Large scale query-multithreading and batching

We have to set up a batch process that runs a query to delete a specific portion of couchbase docs (More than 35k docs at once). We have been told to use multi-threading and use 3.x version of .net sdk. Had read that batch processing is supported only in 2.7 .Can anyone suggest any pointers here for multithreading and batchprocessing ?

@krishnaa

It is supported, but via async Tasks, in 3.x. Basically, just run off a bunch of tasks and then await Task.WhenAll(tasks).

However, this approach does add a few complexities. For example, exceptions if any of the tasks fail are difficult to extract clearly. Also, if the batch size is very large (as yours is) it can actually cause performance issues if you don’t control the degree of parallelism.
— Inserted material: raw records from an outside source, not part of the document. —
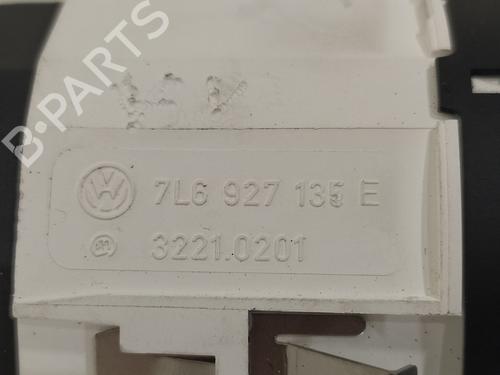 Switch VW TOUAREG (7LA, 7L6, 7L7) 3.0 V6 TDI | BP9267680I30 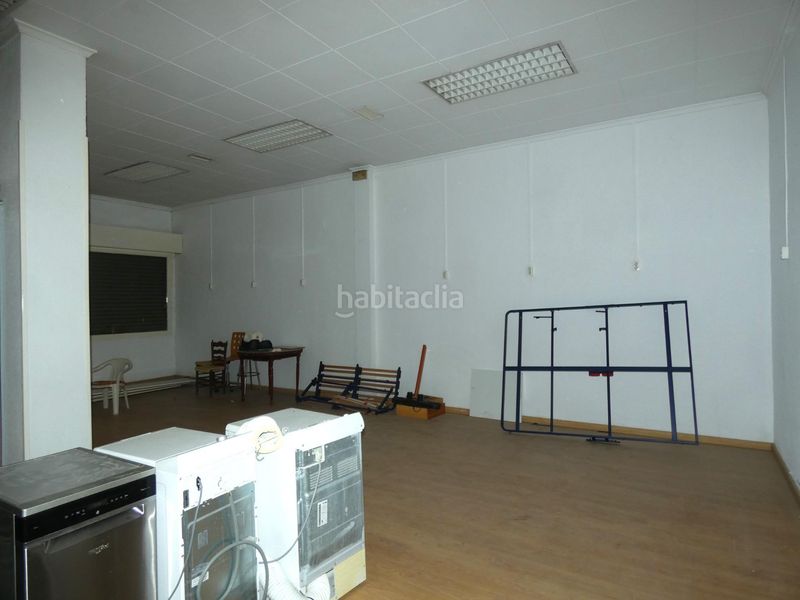 Foto 6e69efda-4746-452e-a8cf-68e7005d8bba. Local comercial a Alguazas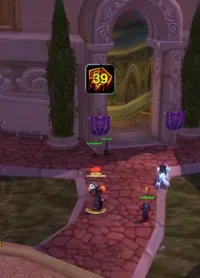 【猪包】嗜血&英勇提示【含语音】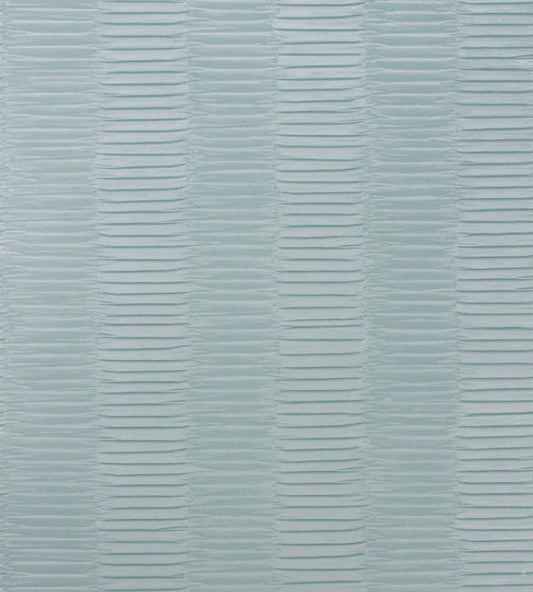 Concertina Wallpaper - Blue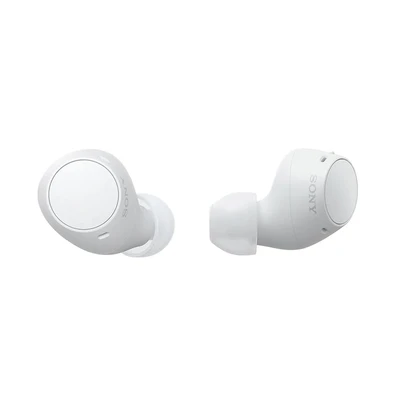 Gambar Sony Earphone TWS Bluetooth WF-C510/WZ - Putih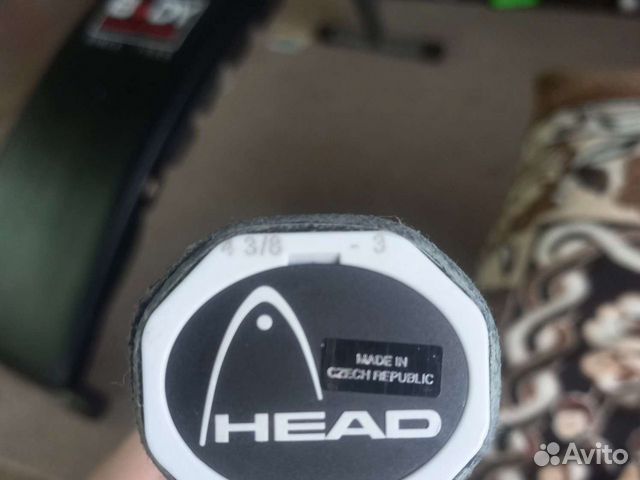 Ракетка для большого тенниса head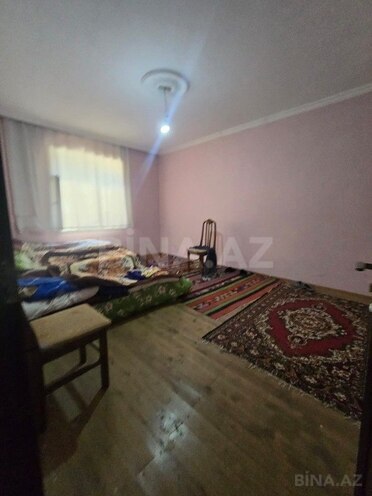 3 otaqlı həyət evi/bağ evi - Binə q. - 100 m² (7)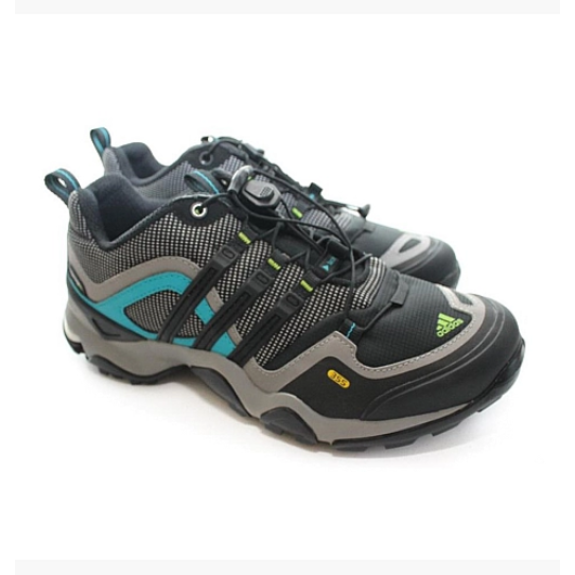 Кросівки Adidas Terrex Fast X V21235 (Оригінал) - фото №2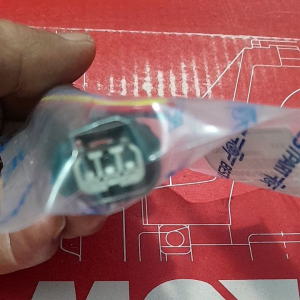 SOKET SENSOR KONEKTOR TPS BEAT FI SCOOPY FI VERZA FI VARIO 125 150 / K16 BST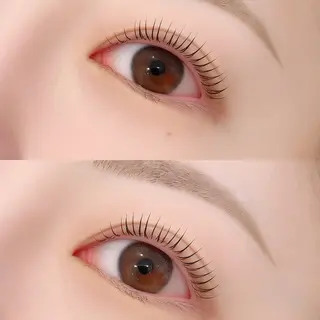 マツエク・マツパ ホワイトアイ本厚木所属・アイブロウモデル 募集⭐️川内の眉毛・アイブロウイメージ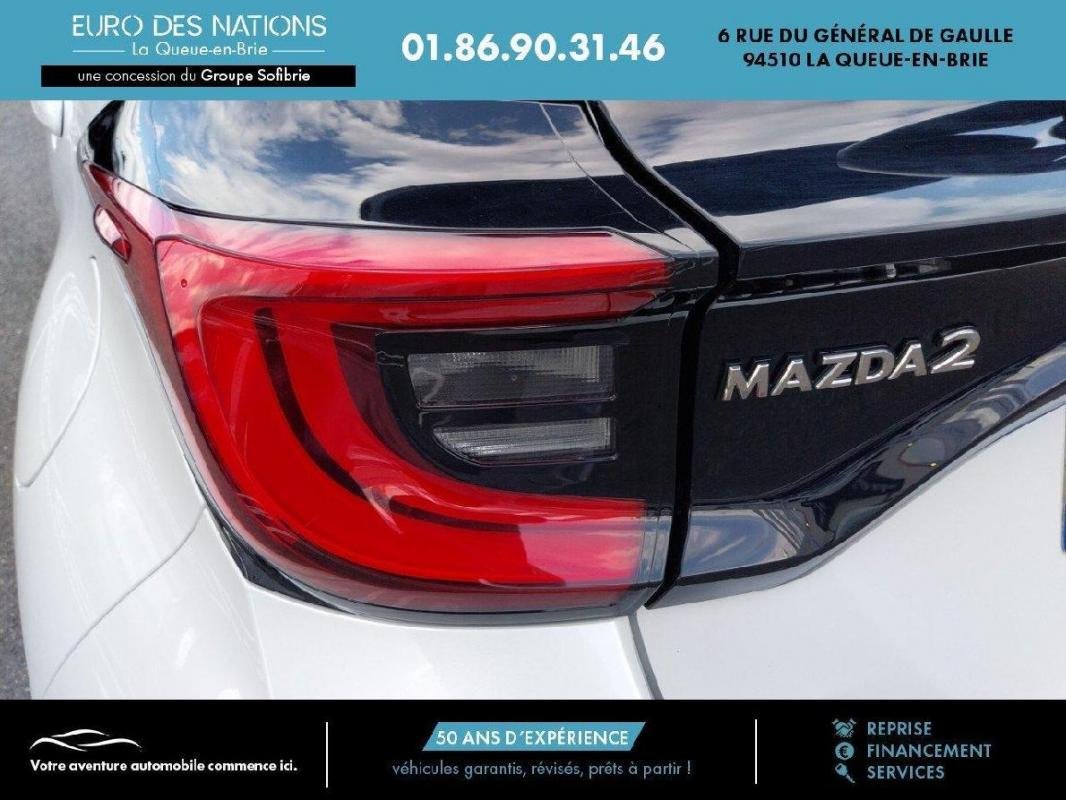 mazda - Visuel 40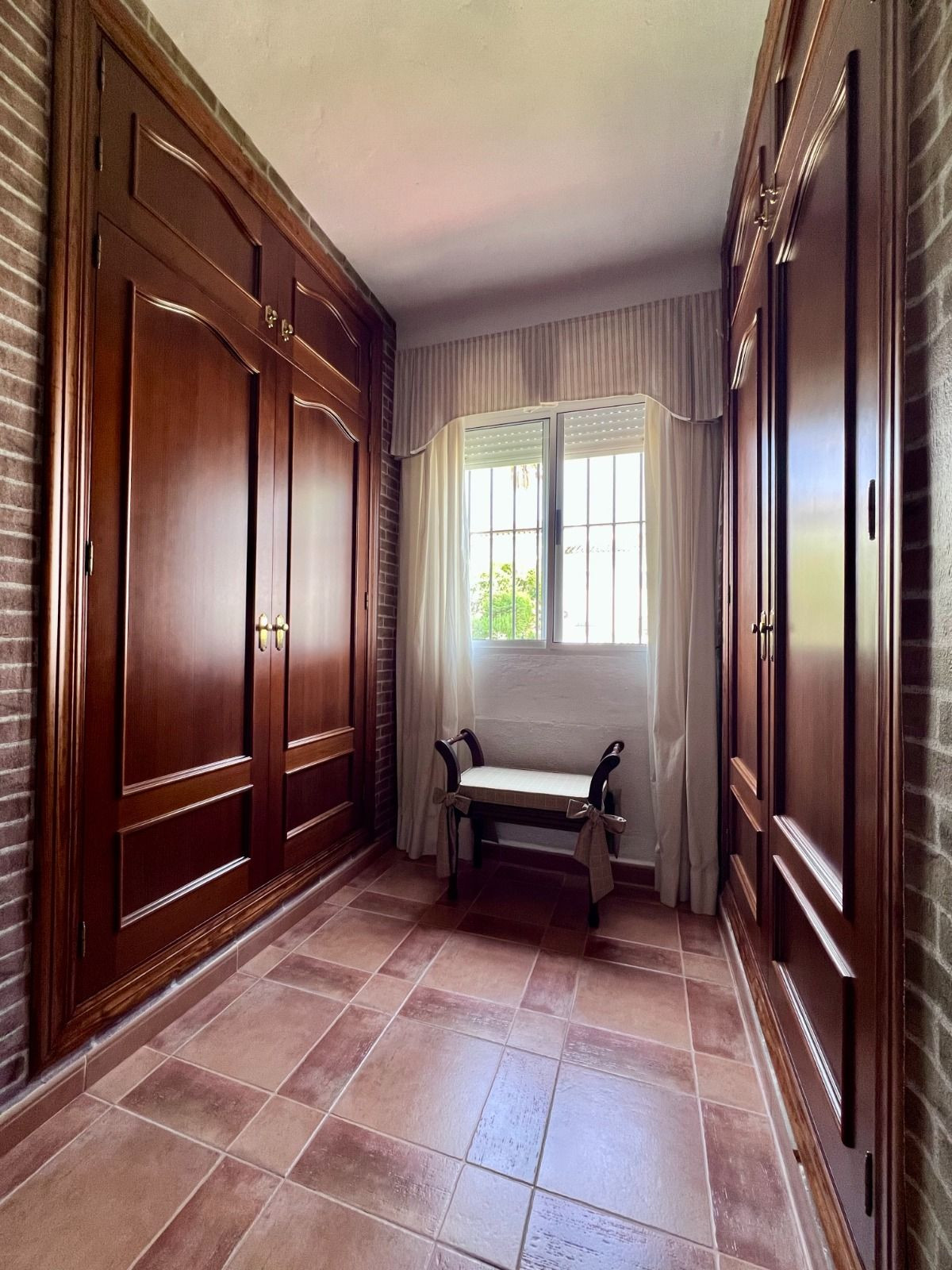 3 Bedroom Villa in Estepona - Photo 32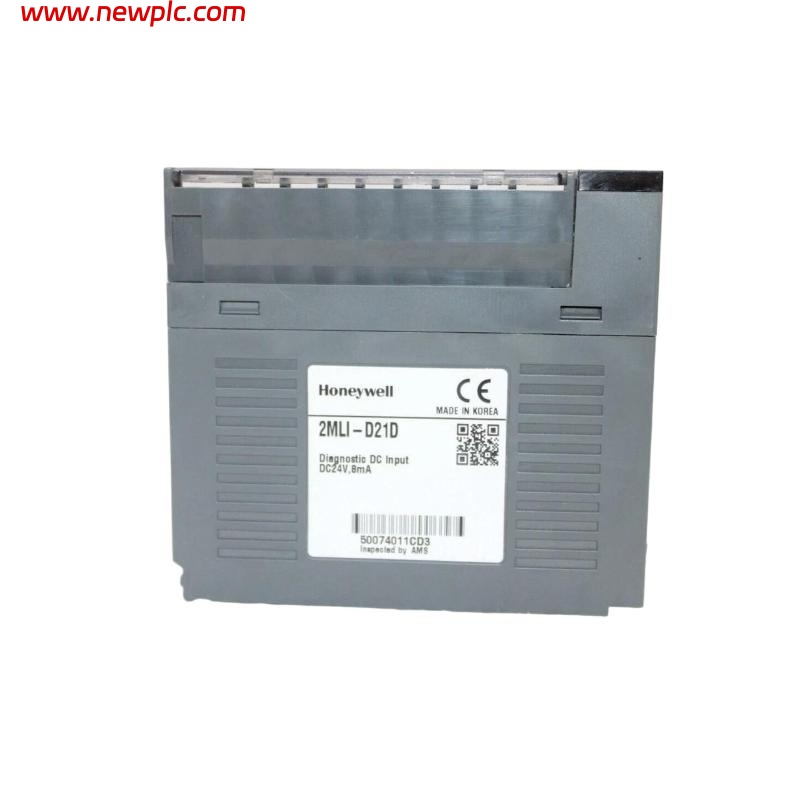 Honeywell 2MLI-D21D Digital Input Modules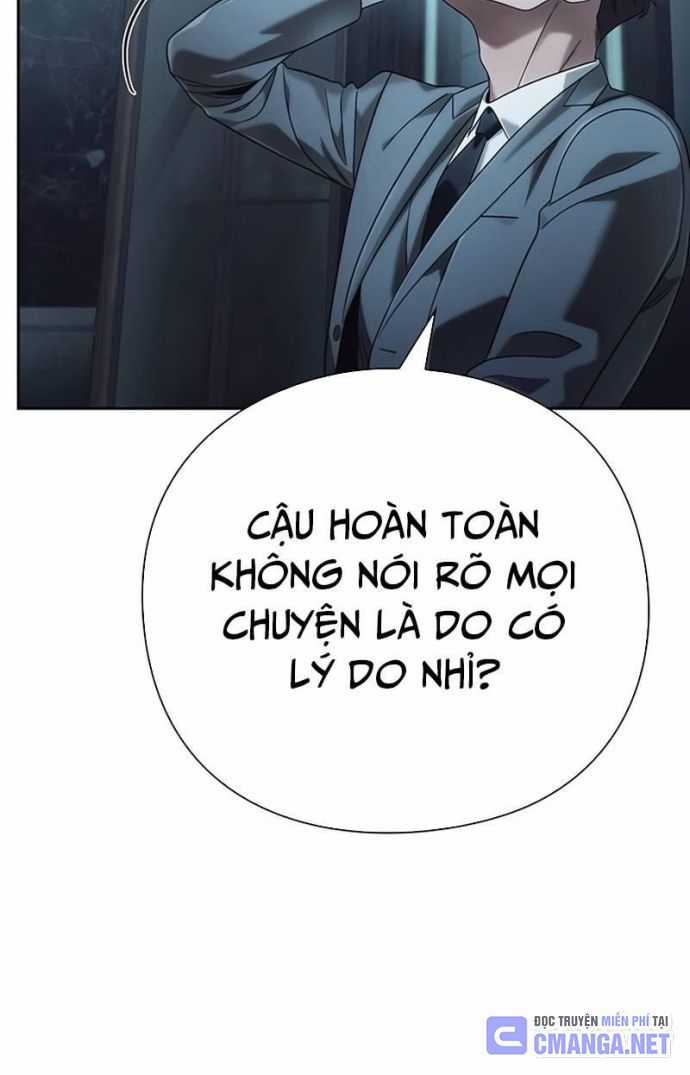 Nhân Viên Văn Phòng Nhìn Thấy Vận Mệnh Chapter 91 trang 39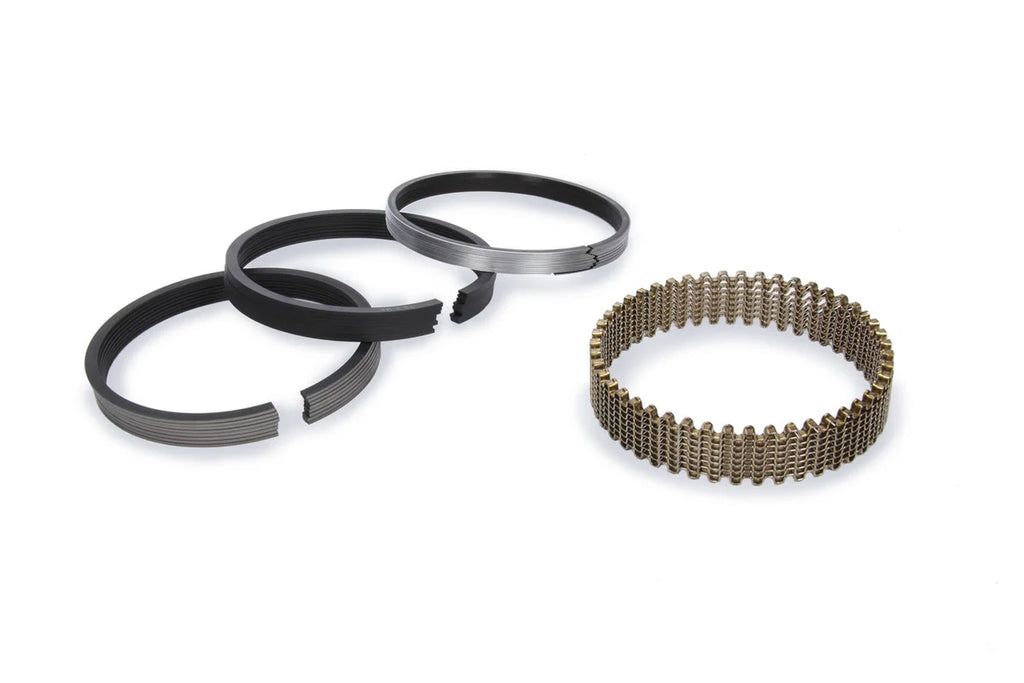 Total Seal Piston Ring Set 4.160 Classic 1/16 1/16 3/16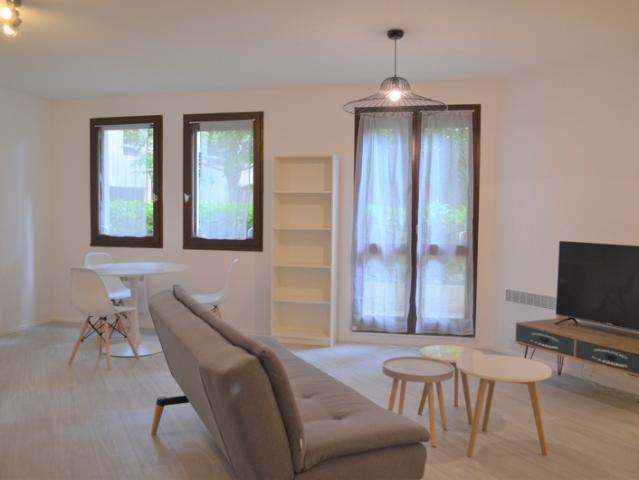 Appartement vente à Toulouse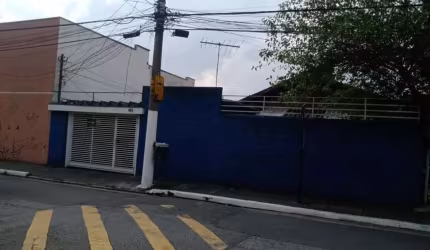 ótima casa Vila Zelina para Construir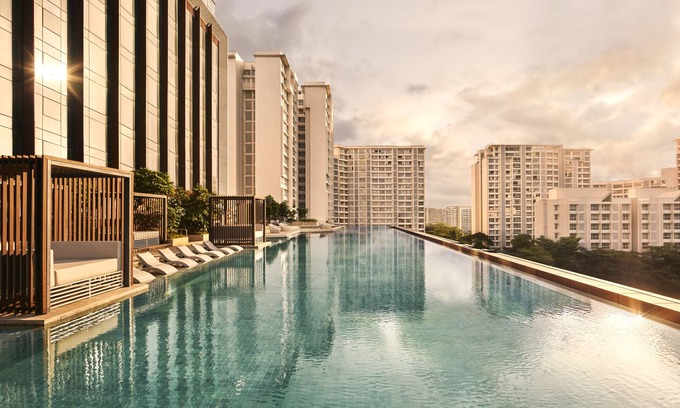 Vikhroli East Hôtel | Taj The Trees, Mumbai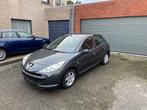 Peugeot 206+ met 54000km, Auto's, Euro 5, Elektrische ramen, Handgeschakeld, Particulier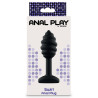 ANAL PLAY TOYJOY Plug Mini Twist 8 x 2.7cm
I’ve been working on a library to help address this. It’s on GitHub, but not published to NuGet yet. I’d love it if you wanted to give it a try and give feedback on performance and API surface. Implement Couchbase.Extensions.MultiOp by brantburnett · Pull Request #92 · couchbaselabs/Couchbase.Extensions · GitHub

You should be able to pull the source from that branch and build it. Instructions for use are here: Couchbase.Extensions/docs/multi-op.md at 95b12bfcb0fee84281ae9c556d429c9c133185d0 · couchbaselabs/Couchbase.Extensions · GitHub

2 Likes

@btburnett3
My requirement is to delete a specific node from all the couchbase documents. So number of couchbase documents that specific node consists might vary from 10 couchbase docs to 35k couchbase documents.
I can fetch the count of documents from which the a specific node has to be deleted.

So how can I use await Task.WhenAll(tasks) so that I can run a bunch off tasks?. How can I make sure the first task is not overwriting or repeating the things done by second task because I will not have the list of document Ids from which the node has to be deleted and document count is huge .

If you don’t have the list of document keys what’s your plan to know which documents to mutate? Are you just going through all documents in the bucket and inspecting them one by one?

@btburnett3
Currently doing it via this N1QL query and have added the index for nested array
UPDATE Test AS d
SET d.children= ARRAY l FOR l IN d.children WHEN l.childId != “123456” END
WHERE ANY v IN d.children SATISFIES v.childId = “123456” END;

CREATE INDEX ix1 ON Test (DISTINCT ARRAY v.childId FOR v IN children END);

But wanted a better way of achieving this which improves performance

What’s the performance like running that query just as a SELECT query to get the document keys? If you had that list, then you could use the keys to spool off the mutations.

That said, depending on your goals, I’m not sure if it would improve performance. That’s basically what the query node is already doing for you. Seems like your major problem isn’t the mutations, but how you’re identifying documents which need to be mutated.